- Task to carry out: Within the entries below, find the portion that opens with the line containing "site MAD_S3_MAD04, 3-frame burst." and closes with the line containing "United States, site sanjuan_2010_Unit183_Ivan114.". Retype that portion exactly and only.

- Data to examine:

************

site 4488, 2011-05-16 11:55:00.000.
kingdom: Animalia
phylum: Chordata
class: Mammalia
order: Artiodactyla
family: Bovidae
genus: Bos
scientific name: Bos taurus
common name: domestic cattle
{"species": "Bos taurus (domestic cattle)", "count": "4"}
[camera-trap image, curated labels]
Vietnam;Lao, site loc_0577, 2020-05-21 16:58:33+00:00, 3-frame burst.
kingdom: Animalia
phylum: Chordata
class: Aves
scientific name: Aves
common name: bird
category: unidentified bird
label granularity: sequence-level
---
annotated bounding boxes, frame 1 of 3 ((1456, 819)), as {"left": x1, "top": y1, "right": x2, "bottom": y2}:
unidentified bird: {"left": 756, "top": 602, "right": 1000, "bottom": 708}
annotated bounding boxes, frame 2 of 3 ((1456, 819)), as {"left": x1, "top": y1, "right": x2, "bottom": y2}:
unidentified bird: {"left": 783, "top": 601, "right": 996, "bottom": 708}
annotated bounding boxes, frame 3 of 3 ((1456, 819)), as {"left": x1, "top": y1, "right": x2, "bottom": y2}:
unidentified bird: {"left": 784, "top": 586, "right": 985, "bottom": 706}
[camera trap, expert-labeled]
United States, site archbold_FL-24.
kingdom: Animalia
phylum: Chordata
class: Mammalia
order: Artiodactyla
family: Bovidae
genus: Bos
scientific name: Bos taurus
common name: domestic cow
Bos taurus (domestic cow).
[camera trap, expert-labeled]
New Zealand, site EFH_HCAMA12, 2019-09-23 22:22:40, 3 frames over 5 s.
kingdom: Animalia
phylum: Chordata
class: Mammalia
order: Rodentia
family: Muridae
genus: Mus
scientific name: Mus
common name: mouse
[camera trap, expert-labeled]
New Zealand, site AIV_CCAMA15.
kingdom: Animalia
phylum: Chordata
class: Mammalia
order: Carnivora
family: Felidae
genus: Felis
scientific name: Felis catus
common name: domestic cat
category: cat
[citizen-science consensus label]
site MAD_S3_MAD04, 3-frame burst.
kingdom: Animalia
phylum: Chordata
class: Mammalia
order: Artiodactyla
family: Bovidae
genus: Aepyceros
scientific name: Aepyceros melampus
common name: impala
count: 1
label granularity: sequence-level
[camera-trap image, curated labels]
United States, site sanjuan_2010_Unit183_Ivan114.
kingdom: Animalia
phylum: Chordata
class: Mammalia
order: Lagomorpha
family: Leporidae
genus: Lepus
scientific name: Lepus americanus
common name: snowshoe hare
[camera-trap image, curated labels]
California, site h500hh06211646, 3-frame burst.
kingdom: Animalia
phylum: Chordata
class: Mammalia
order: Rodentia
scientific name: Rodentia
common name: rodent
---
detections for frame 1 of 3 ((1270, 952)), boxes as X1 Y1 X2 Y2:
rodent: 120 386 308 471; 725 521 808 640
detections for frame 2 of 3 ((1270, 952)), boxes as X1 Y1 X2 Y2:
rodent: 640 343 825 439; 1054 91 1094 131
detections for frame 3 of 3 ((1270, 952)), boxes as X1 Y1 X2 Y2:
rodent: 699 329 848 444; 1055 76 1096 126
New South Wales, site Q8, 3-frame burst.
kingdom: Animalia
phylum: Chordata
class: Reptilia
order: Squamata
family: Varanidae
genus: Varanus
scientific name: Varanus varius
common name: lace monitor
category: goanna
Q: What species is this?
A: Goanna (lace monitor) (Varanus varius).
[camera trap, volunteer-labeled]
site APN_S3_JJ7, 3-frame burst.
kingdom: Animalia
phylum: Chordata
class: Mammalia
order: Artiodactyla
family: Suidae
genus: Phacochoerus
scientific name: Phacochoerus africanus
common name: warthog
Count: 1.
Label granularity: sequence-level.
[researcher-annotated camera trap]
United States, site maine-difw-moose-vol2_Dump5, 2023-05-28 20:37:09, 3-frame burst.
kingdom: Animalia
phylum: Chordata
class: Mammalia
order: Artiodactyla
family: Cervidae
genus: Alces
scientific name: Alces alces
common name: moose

************

- Exercise output:
site MAD_S3_MAD04, 3-frame burst.
kingdom: Animalia
phylum: Chordata
class: Mammalia
order: Artiodactyla
family: Bovidae
genus: Aepyceros
scientific name: Aepyceros melampus
common name: impala
count: 1
label granularity: sequence-level
[camera-trap image, curated labels]
United States, site sanjuan_2010_Unit183_Ivan114.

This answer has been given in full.